There are two quotes that stood out to me this time around… it has nothing to do with self-differentiation, but important nonetheless. First, “more learning will not, on it’s own, automatically change the way people see things or think. There must be first a shift in the emotional process of that institution (person).” (P31) Why haven’t I thought of this before? I think that this is the reason that I struggle with church so much. People come and learn, but nothing seems to change in the way that they do life. How do we get people to have this emotional shift? Or, is that not my job?

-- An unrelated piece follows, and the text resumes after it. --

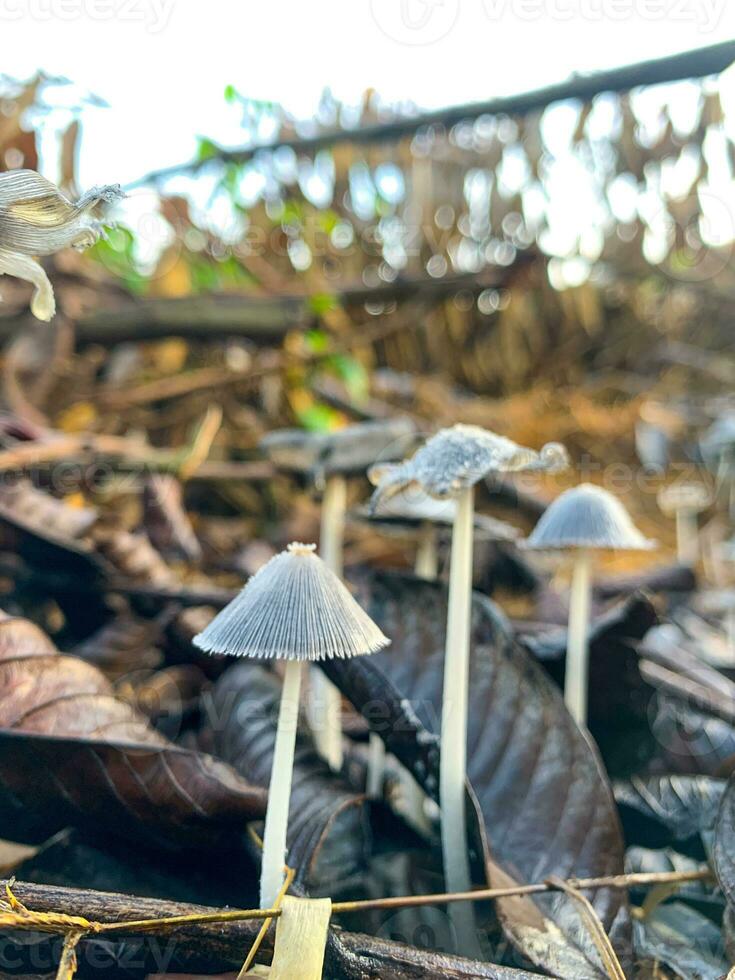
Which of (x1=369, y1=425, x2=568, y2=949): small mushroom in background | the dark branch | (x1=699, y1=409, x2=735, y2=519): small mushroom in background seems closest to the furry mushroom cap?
(x1=369, y1=425, x2=568, y2=949): small mushroom in background

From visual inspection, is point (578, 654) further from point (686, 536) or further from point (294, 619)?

Second, “most of the decisions we make in life turn out to be right or wrong not because we were prescient about the future- which after all does not exist yet- but because of what we do after we make the decision.” (P61) As Christians, we are so consumed with doing “God’s will.” We invoke “God’s will” more than anything ales… but what if God’s will is broader than we think… and what if God cares about the follow-up and the follow-through more than he cares about that initial decision. What if God cares more about my integrity rather then if I go to Costco today or tomorrow? We tend to focus so much on the initial decision that we forget the journey that will get us to the end. The journey is harder than the decision.